(TASK STATEMENT):
Using the records provided below, locate and copy each line that contains the word "camera".

Excerpts from a dataset
↓

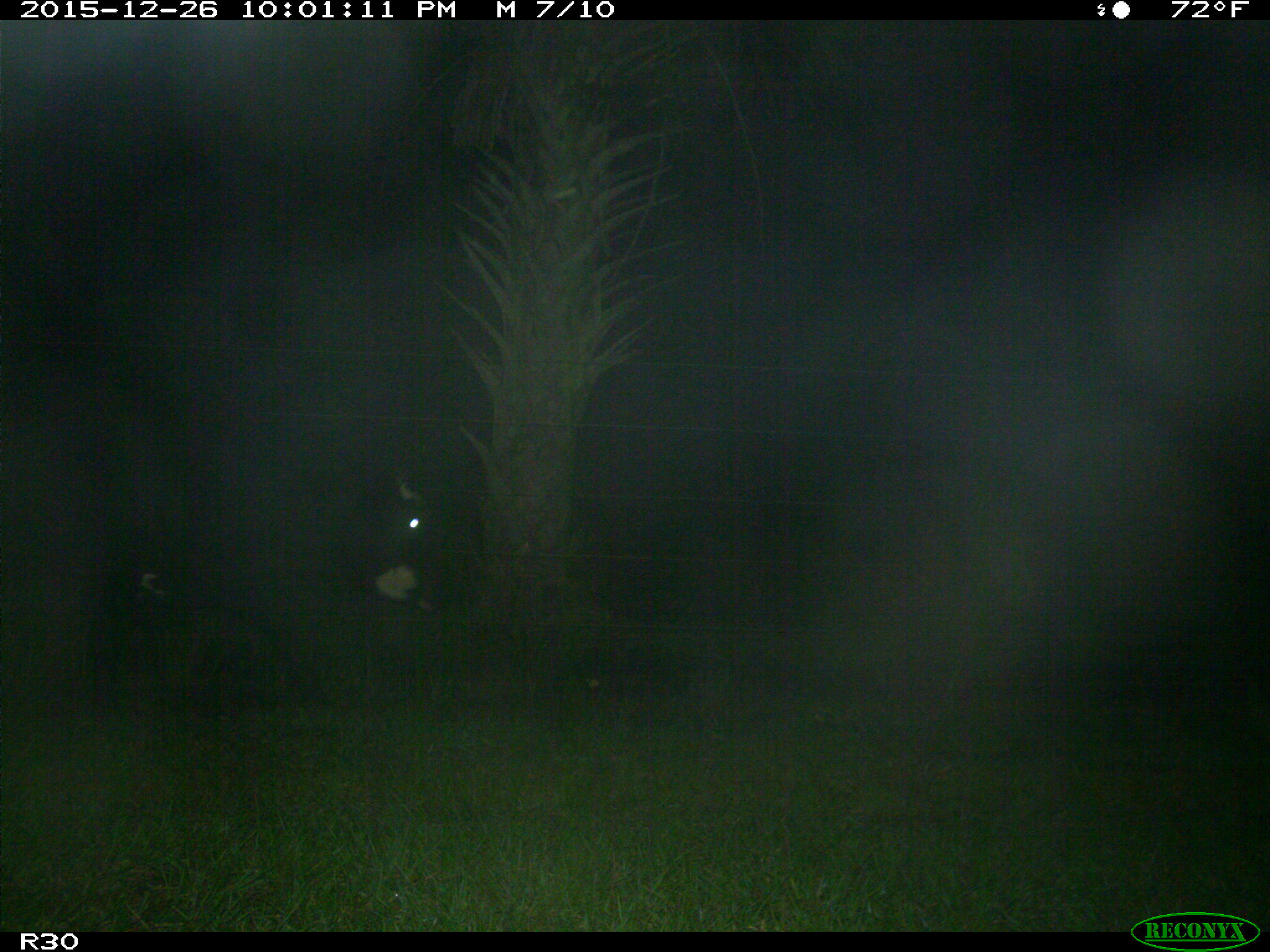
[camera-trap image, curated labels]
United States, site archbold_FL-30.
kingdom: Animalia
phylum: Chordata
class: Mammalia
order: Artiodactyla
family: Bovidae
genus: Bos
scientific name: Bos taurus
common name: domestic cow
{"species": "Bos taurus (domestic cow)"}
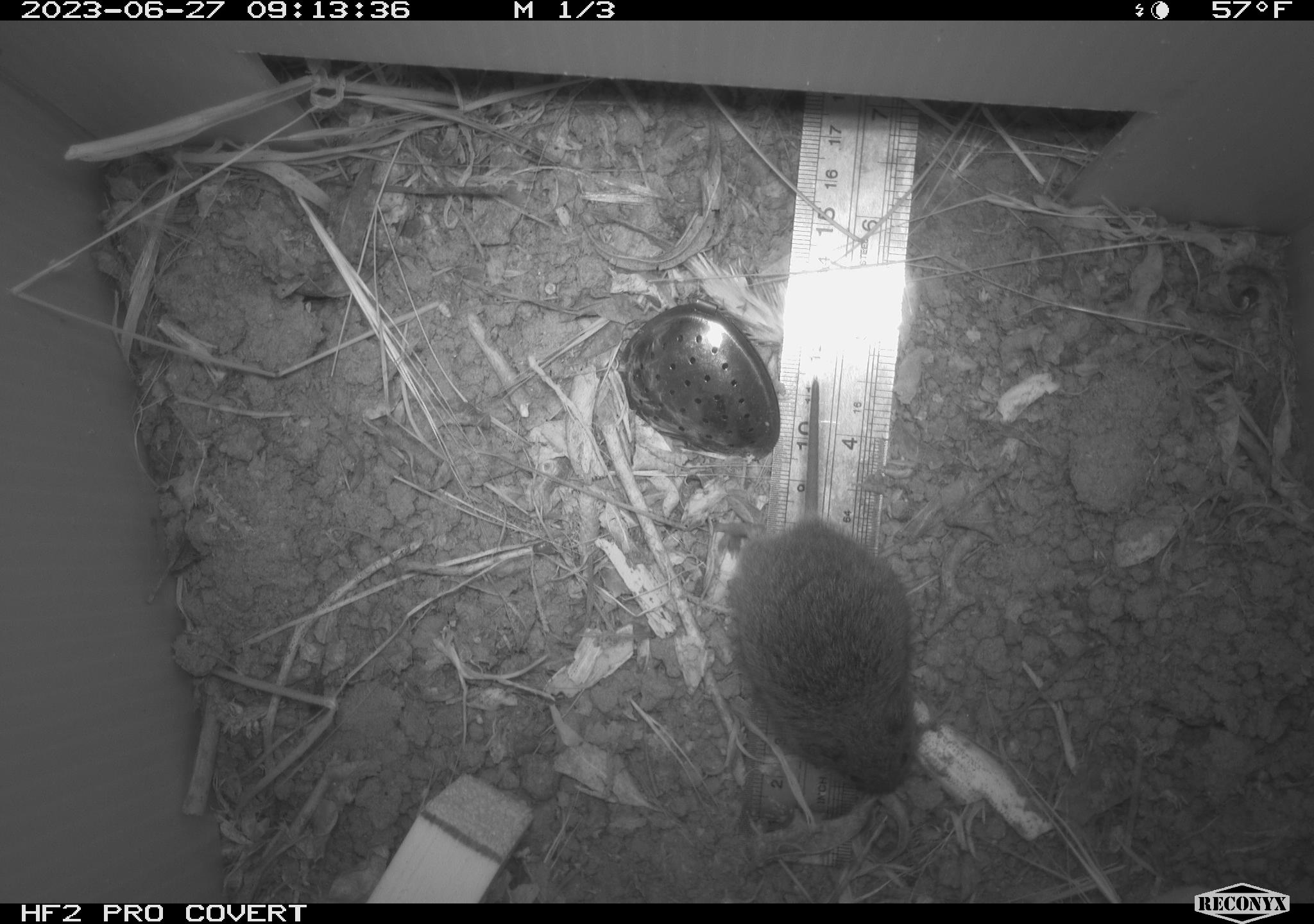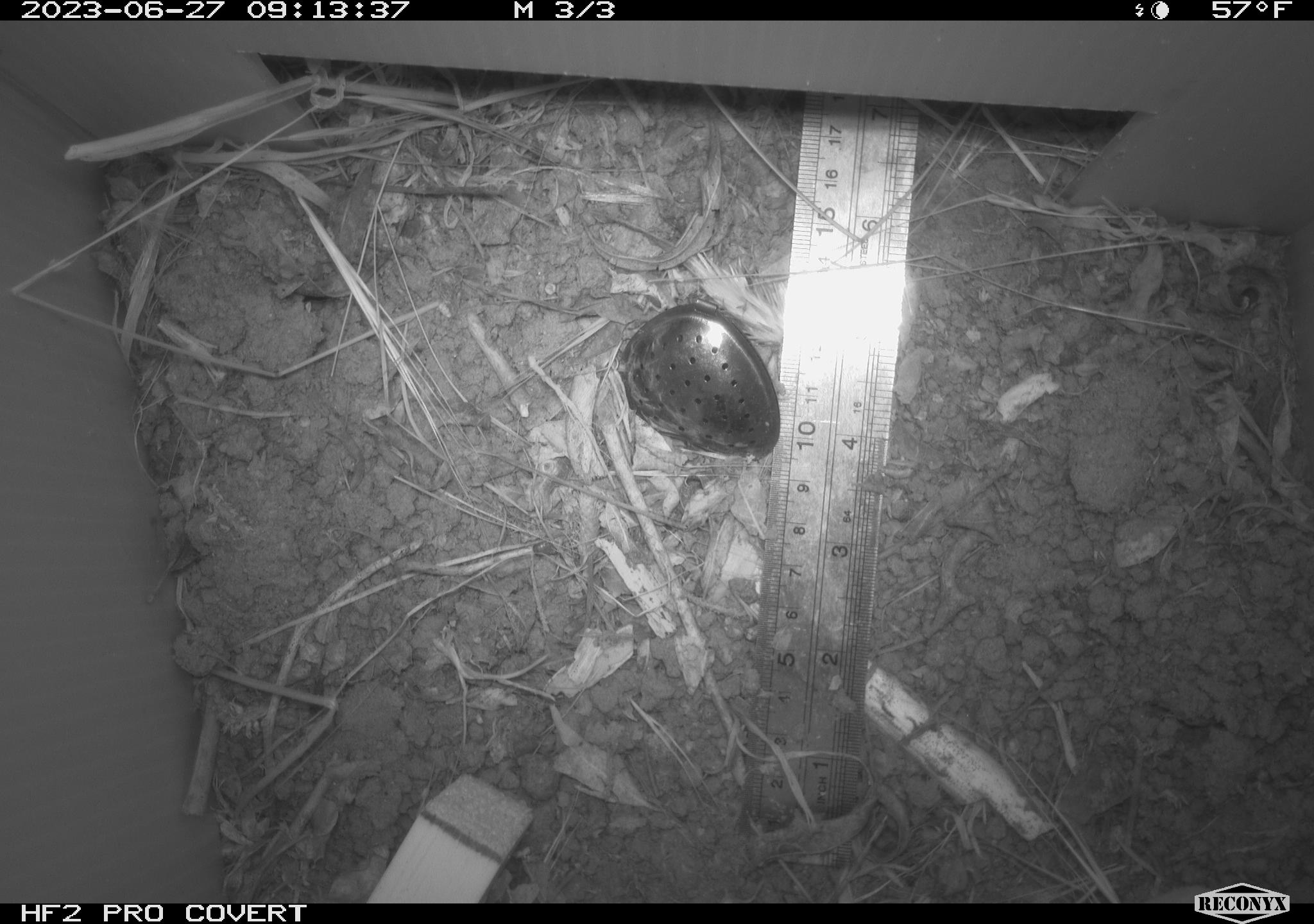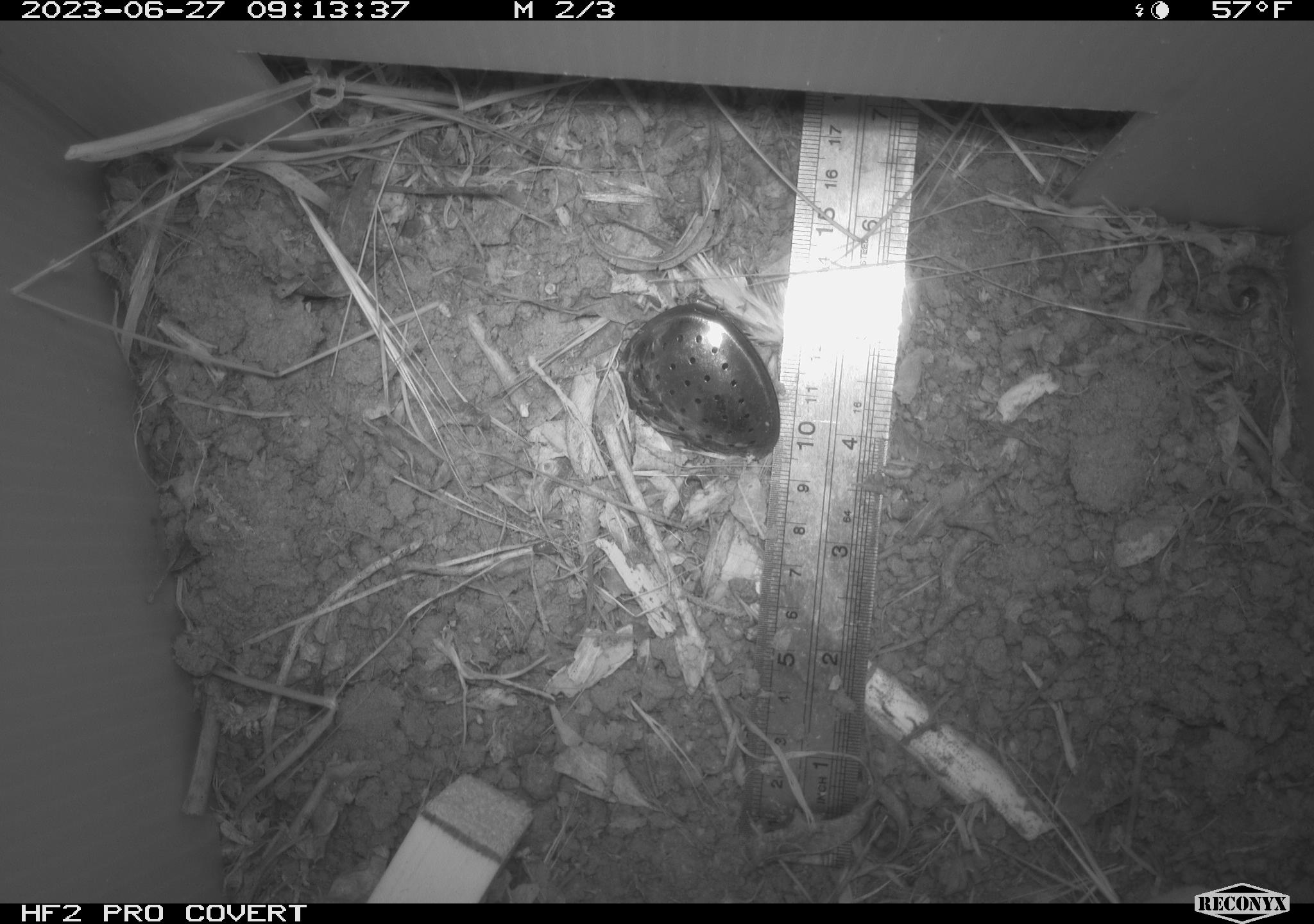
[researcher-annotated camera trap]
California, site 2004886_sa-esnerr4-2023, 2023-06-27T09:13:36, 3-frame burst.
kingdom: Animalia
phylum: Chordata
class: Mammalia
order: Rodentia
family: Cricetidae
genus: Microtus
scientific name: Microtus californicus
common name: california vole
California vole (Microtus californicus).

↑

(ANSWER TO THIS PROBLEM):
[camera-trap image, curated labels]
[researcher-annotated camera trap]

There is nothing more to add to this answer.